=== Given text ===
Life is really unsteady *please post* Warning maybe trigger

Discussion in 'Rants, Musings and Ideas' started by GS9, Oct 8, 2008.

  1. GS9

    GS9 The Lost Boy

    Warning may trigger










    I'm in a house where my room mate is treated like a fucking king while im treated like a prisoner..

    At times i really think im nothing as a person

    My room mate gets cigs, weed, Money, drives the other room mates truck, drinks, and does nothing around the house, and acts like a fucking asshole

    not shit!!!!

    While i clean, wash dishes, and i am very repectful,
    i have to ask my mom who went threw a divorce and has no money, i have to ask her or pan handle for money for cigs, im forced to walk everywhere, in fact i walked 34 miles...
===
*Problem requirements:* Retype the forum post from "At times i really" up to and including "not shit!!!!". The material after this point is separate from the forum post.
=== Information provided ===
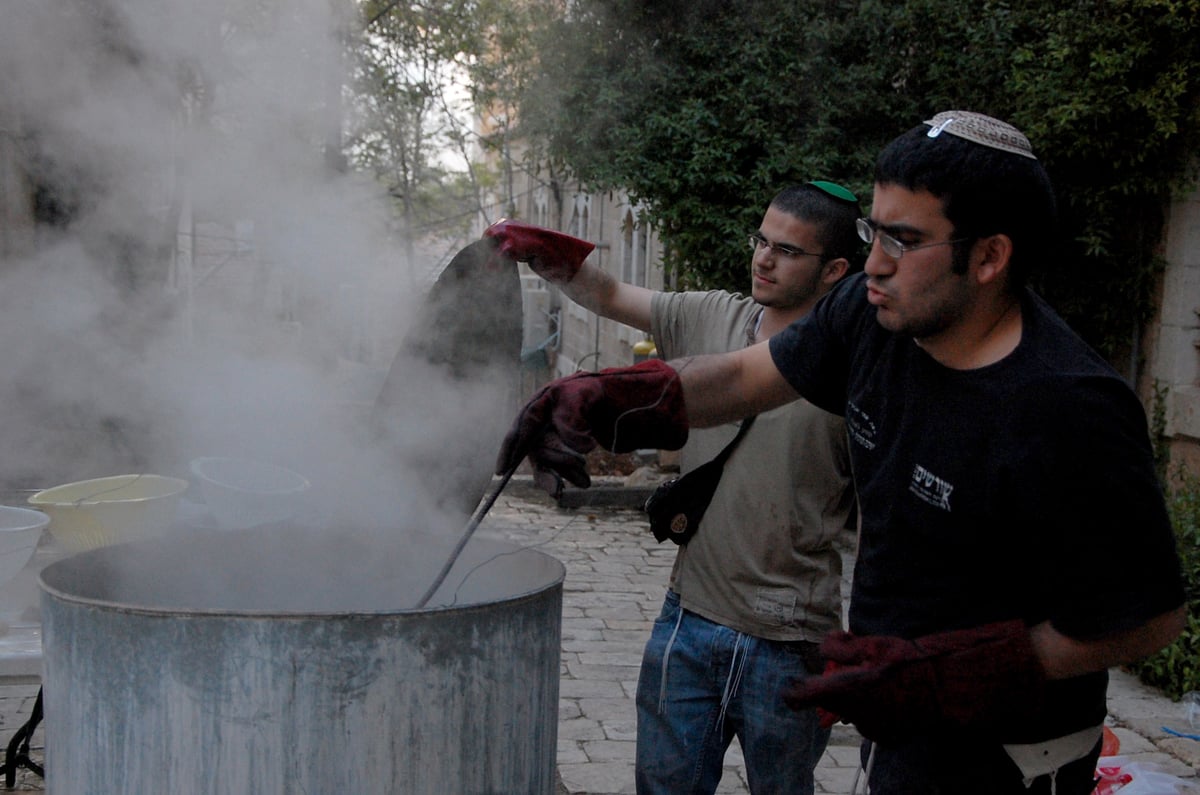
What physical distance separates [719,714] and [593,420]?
===
*Correct response:*
At times i really think im nothing as a person

    My room mate gets cigs, weed, Money, drives the other room mates truck, drinks, and does nothing around the house, and acts like a fucking asshole

    not shit!!!!